If crew were already harvesting, then Killeen knew he had been running a bit too long. He deliberately did not use the time display in his suit, since the thing was ageold and its symbols were a confusing scramble of too much data, unreadable to his untutored mind. Instead he checked his inboard system. The timer stuttered out a useless flood of information and then told him he had been running nearly an hour. He did not know very precisely how long an hour was, but as a rule of thumb it was enough.

He wrenched the airlock stays free, prepared to enter, looked up for one last glimpse of the vista—and the idea popped forth, unbidden.

In a heartbeat he turned the notion over and over, inspecting every nuance of it, and knew it was right.

He studied the sky, saw the course Argo would follow in the gradually lifting gloom of the cloud-shadow. If they had to, there was enough in the sky to navigate by eye.

He cycled through the axial lock, passed quickly through the tight zero-g vapor shower, and was back inside the spun-up corridors within a few minutes.

Lieutenant Cermo was waiting for him at the midships gridpoint. He saluted and said nothing about Killeen’s lateness, though his irrepressible grin told Killeen that the point had not slipped by. Killeen did not return the smile and said quietly, “Sound quarters.” The way Cermo’s mouth turned down in utter dismayed surprise brought forth a thin smile from Killeen. But by that time Cermo had hurriedly turned away and tapped a quick signal into his wrist command, and so missed his Cap’n’s amusement entirely.

TWO

He directed the assault from the hull itself—not so much because of Ling’s windbag advice, Killeen told himself, but because he truly did get a better feel of things out there.

So he stood, anchored by magnetic boots, as sunrise came.

Not the coming of sunlight from a rotating horizon, a spreading glory at morning. Instead, this false dawn came as a gradual waxing radiance, seen through billowing, thinning grit.
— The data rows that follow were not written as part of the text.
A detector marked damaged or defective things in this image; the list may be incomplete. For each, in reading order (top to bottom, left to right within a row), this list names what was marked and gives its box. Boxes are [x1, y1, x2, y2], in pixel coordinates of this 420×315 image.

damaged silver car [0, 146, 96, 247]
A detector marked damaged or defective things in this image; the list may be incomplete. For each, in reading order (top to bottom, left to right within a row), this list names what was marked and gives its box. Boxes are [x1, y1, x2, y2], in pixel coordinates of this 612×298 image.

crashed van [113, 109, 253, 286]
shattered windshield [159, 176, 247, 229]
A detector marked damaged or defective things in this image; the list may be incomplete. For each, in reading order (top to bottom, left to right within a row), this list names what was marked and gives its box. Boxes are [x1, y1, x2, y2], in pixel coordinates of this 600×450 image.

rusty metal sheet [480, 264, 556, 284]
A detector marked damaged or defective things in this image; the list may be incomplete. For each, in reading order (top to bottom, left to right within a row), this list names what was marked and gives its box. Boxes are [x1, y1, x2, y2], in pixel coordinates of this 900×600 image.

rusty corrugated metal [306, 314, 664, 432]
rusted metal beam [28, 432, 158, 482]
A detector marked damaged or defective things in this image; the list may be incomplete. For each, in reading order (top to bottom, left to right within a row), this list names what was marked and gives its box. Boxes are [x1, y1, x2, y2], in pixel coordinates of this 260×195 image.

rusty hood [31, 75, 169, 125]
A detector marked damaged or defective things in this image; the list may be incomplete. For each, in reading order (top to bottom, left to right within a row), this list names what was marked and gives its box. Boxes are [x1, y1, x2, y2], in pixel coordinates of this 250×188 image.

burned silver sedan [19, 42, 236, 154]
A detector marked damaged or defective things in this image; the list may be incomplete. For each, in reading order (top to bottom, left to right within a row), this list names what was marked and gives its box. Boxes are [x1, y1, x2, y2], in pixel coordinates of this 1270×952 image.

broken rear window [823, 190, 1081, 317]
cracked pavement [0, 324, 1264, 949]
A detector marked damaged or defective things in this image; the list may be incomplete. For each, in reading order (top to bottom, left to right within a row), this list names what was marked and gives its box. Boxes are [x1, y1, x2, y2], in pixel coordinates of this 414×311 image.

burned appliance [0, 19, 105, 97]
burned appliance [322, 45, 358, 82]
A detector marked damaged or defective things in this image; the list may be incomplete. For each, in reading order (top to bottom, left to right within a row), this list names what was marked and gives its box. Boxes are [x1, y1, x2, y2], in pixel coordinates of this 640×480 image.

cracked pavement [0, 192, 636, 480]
Killeen had noticed that soon Argo would pass across the last bank of clotted dust that hid Abraham’s Star from them. The swelling sunburst would come as the ship very nearly eclipsed the mech vehicle that was escorting them inward toward the star.

—Still don’t see why the mech won’t adjust for that,—Cermo sent from the control vault.

“It will. Question is, how fast?”

Killeen felt relaxed, almost buoyant. He had committed them, after a week of vexed, fretting worry. If they entered the inner system around Abraham’s Star with an armed mech vessel alongside, a mere quick command from elsewhere could obliterate Argo. Best take it out now. If that proved impossible, this was the time to know it.

He searched the quilted sky for a single figure.

—Approaching on assigned path,—Gianini sent.

This young woman had been chosen by Jocelyn to close with the mech. Killeen recalled that she came from Family Rook and knew her to be an able crewwoman. He followed standard practice in letting his lieutenants choose specific crew for jobs; they knew the intricacies of talent and disposition far better than he. Gianini had fought mechs back on Snowglade, was seasoned and twice wounded.